(Scene question records)
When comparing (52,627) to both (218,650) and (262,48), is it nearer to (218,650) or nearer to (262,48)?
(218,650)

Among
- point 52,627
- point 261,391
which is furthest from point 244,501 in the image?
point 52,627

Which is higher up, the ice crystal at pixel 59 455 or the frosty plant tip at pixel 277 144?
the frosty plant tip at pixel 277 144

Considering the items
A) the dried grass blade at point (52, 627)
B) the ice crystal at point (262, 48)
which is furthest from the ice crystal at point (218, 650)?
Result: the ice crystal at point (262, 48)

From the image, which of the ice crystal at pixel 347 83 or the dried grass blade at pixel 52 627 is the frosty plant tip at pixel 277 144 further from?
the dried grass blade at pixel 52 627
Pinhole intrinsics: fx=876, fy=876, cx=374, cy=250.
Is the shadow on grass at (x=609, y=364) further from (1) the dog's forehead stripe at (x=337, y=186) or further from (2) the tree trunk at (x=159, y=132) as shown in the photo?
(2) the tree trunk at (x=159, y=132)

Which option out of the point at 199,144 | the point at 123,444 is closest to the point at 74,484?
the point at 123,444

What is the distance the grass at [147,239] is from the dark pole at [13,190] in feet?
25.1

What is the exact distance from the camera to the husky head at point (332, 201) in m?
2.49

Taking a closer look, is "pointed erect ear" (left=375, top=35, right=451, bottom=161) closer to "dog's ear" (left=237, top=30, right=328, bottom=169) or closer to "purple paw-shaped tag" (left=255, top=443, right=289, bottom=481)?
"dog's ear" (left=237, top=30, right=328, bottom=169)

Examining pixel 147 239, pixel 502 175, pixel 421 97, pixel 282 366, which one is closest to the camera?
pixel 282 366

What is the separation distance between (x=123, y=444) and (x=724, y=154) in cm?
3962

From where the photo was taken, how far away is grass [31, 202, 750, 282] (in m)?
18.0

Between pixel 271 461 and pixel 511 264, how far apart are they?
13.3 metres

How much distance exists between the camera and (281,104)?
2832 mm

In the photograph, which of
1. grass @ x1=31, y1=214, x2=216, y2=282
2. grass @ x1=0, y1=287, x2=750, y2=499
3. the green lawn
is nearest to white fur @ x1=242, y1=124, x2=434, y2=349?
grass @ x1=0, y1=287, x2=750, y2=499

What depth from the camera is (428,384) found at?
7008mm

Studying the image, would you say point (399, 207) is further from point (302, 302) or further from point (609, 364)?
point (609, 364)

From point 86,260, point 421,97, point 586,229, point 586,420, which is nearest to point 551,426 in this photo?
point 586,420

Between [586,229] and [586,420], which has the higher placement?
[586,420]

--

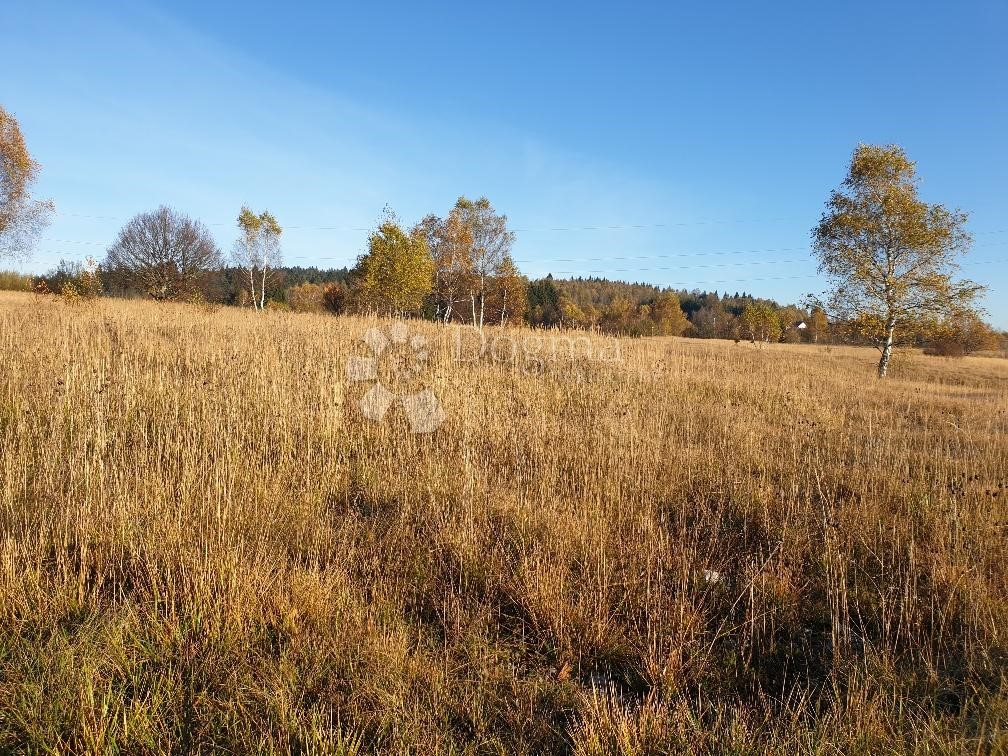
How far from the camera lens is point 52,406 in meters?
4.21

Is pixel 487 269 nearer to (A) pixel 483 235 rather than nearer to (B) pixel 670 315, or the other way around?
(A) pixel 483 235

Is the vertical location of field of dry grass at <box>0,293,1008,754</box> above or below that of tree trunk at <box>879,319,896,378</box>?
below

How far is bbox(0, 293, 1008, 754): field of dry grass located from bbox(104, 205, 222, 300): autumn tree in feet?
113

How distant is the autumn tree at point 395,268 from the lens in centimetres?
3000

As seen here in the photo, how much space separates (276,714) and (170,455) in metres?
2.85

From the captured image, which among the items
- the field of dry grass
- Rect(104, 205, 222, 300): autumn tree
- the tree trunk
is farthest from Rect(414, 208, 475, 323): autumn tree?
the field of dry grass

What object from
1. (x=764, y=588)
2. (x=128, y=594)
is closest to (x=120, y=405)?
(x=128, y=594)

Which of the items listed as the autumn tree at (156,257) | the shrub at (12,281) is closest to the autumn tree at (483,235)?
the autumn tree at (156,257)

## WHAT YOU SHOULD DO
Copy the records between the line containing "Examining pixel 147" and the line containing "13.3 metres", inclusive, keeping every line the same.

## RESULT FOR THIS EXERCISE
Examining pixel 147 239, pixel 502 175, pixel 421 97, pixel 282 366, which one is closest to the camera?
pixel 282 366

What is the separation distance between (x=123, y=444) and (x=724, y=154) in cm?
3962

From where the photo was taken, how far away is grass [31, 202, 750, 282] (in m)?
18.0

Between pixel 271 461 and pixel 511 264, how far apart are they?
13.3 metres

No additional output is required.